(Caption-style text data)
%%

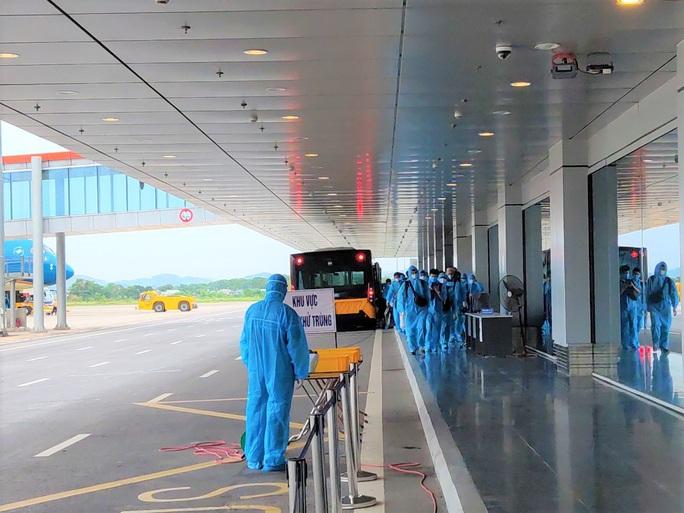 Sân bay Vân Đồn đón chuyến bay đầu tiên chở 150 chuyên gia từ Nhật Bản - Ảnh 7.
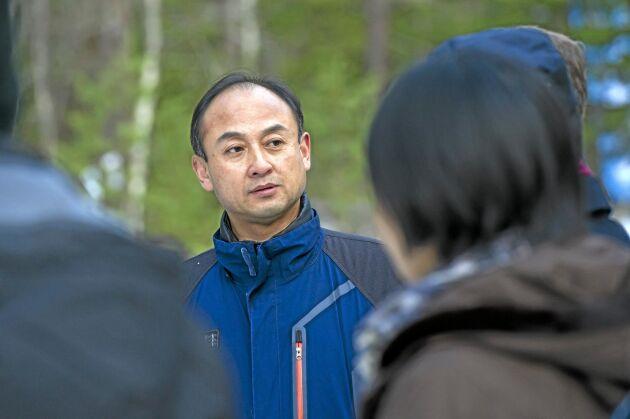Hu Yuanhui, biträdande generaldirektör för kinesiska skogsministeriet SFA, på besök hos Norra utanför Umeå.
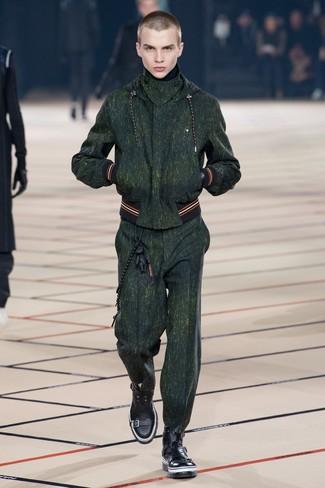 dunkelgrüner Trainingsanzug, schwarze Lederfreizeitstiefel für Herren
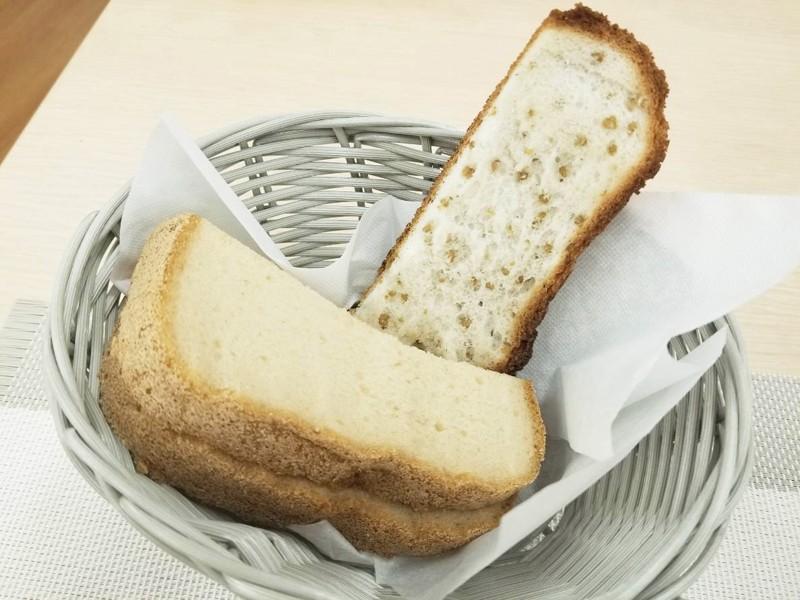 韃靼そば茶をそのまま入れたそば茶米粉パンと黒糖米粉パン。トーストされたそば茶パンを食べたところザクザクしていて美味しかった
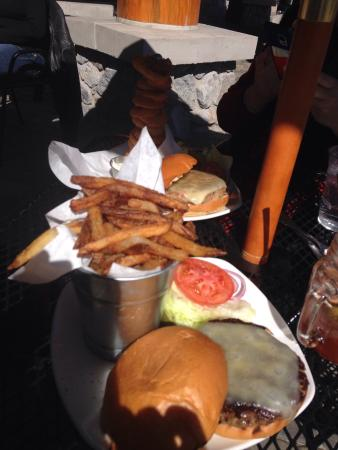 Mc P's TapHouse Grill: Burger and fries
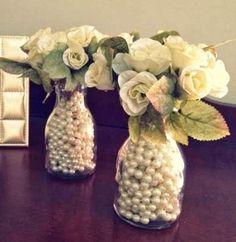 Mesa decorada com flores                                                                                                                                                                                 Mais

%%

§ **Problem statement**
Reproduce the data above word for word, but leave the images out.

§ **Solution to this problem**
 Sân bay Vân Đồn đón chuyến bay đầu tiên chở 150 chuyên gia từ Nhật Bản - Ảnh 7.
Hu Yuanhui, biträdande generaldirektör för kinesiska skogsministeriet SFA, på besök hos Norra utanför Umeå.
 dunkelgrüner Trainingsanzug, schwarze Lederfreizeitstiefel für Herren
 韃靼そば茶をそのまま入れたそば茶米粉パンと黒糖米粉パン。トーストされたそば茶パンを食べたところザクザクしていて美味しかった
 Mc P's TapHouse Grill: Burger and fries
 Mesa decorada com flores                                                                                                                                                                                 Mais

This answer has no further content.